… everything theater …
Exit the King is a hilarious parable, transported to the other worldly by marvelous music, dazzlingly written, with profundity hidden behind the comic mask. It’s everything theater should be — including outstanding performers and a brilliantly intelligent production. You could not have a better time than at Exit the King.
Aristophanes lives on in Ionesco’s wild tale where anything can and does happen because that’s how life is.
The set is dominated by vast, “kingly” but drooping drapery — with Goyaesque drawings, like a Metropolitan Opera set making way for a new production. Everything about this play is about endings. King Berenger, played by Geoffrey Rush in one of the greatest performances I’ve seen, is dying. (Rush is so good you just don’t want it to ever end.) We’re told that the King will be dead by the end of the performance — the characters check their watches now and again to see how much time he has left.
Queen Marguerite seems wryly, even coldly, willing to let things take their course — she’s a puzzle we don’t understand fully until the end — in contrast to Queen Marie, his second and younger wife, a frail vessel of those pesky human emotions of love, grief, and resistance to the inevitable. The King, a classic clown with German Expressionist smears of face paint, does not want to die, and his rationales, explanations and feints are those we all share — talk about “universal.” Only he’s so funny.
From the start we know it’s not only the King who’s dying. The clock’s ticking also on his once enormous kingdom, greatly reduced in size and power because of his neglect, to the point where now the pond is lapping at the fence posts. One thinks of polar bears puzzling it out on a melting block of ice. The play is prescient, written in 1962.

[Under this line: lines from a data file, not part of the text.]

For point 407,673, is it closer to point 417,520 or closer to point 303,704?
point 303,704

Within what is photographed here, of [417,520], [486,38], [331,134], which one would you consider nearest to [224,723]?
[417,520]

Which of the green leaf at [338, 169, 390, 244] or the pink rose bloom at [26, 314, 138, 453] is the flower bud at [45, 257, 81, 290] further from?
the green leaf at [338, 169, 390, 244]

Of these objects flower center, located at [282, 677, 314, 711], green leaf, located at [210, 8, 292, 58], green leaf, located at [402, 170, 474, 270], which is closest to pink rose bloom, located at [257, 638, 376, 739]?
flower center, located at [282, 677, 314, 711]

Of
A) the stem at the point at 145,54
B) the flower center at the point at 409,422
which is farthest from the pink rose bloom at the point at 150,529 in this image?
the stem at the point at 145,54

An individual dies and an entire world vanishes — we often think that narcissistic union (or confusion) of microcosm and macrocosm is peculiar to humans and for much of the play that seems to be the topic. But toward the end meanings crescendo and masks fall away. Susan Sarandon — regally — removes her Queen’s cloak to reveal fully her vibrant green gown. Nature herself, there she is! The inevitable, the truth! Muse-like — there’s so much that’s Classical about this zany, “absurdist” play — she leads the King to where he must go. Her role swells and the shrinking Kingdom shows its true face. It’s not only Berenger’s: it’s the human kingdom, our world — the big one — that we’ve neglected, muddied, handed over to entropy without a fight … and now beyond recall.
Early on, railing frantically against inevitability, the King comes up with an argument from nature: “Death’s not natural. That’s why nobody wants to do it.” Only death, it turns out, is natural. If we’ve had any doubts, by the end we’ve heard it from Nature herself.
Exit the King plays at the Ethel Barrymore Theatre, Broadway, NYC, through June 30th
Hello, Clem,
Sure hope you love it!
Your review of “Exit The King” was extremely useful to my wife and me. We’ve been juggling several options for a night of theater, and your review decided the issue for us: we’re off to “Exit The King.” Many thanks for the helpful and thoughtful review.
Wow! Not to be missed, obvously—can’t wait to go. Thanks, as always, for your marvelous reviews. Efzee
Wow! sounds like not to be missed! We can’t wait to see it,–Thanks always for your always interesting and, as we have found, trustworthy reviews Efzee
I agree – this is a metaphor for our civilization as we have seen it happen in the implosion of the USSR. The serious message is candy coated by the exquisite writing and the totally over the top acting – it is must see – a must witness – for every one.
I thought this was a total riot … loved it.